- ABOUT THIS TASK: Give the lines again exactly as they appear below, from the line with "Fifth view of" to the line with "适用梵沐音乐播放器BF01钢化膜防爆膜护眼膜屏幕保护膜软膜防刮高清膜", both included, and only those lines. Leave every picture out.

*** LISTED ENTRIES Section Begins ***

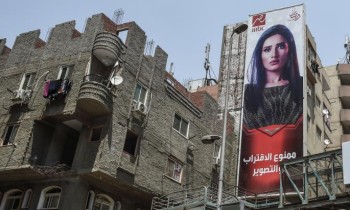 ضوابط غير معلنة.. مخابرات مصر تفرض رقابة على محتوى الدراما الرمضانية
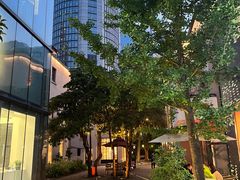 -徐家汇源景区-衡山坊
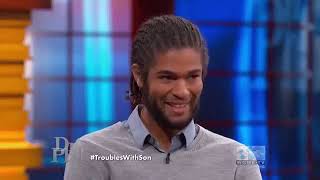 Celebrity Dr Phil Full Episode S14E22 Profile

*** LISTED ENTRIES Section Ends ***
*** LISTED ENTRIES Section Begins ***

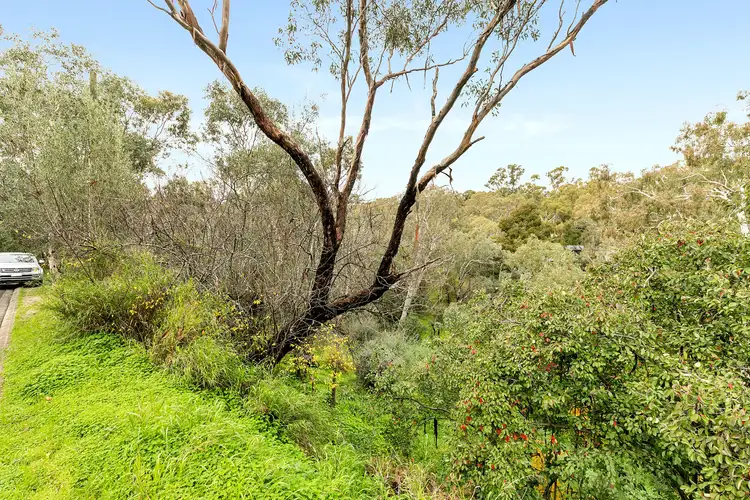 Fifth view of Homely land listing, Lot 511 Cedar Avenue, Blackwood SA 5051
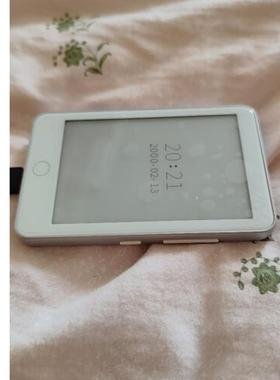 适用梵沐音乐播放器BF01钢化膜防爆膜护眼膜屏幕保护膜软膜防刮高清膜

*** LISTED ENTRIES Section Ends ***

- THE ANSWER:
 Fifth view of Homely land listing, Lot 511 Cedar Avenue, Blackwood SA 5051
 适用梵沐音乐播放器BF01钢化膜防爆膜护眼膜屏幕保护膜软膜防刮高清膜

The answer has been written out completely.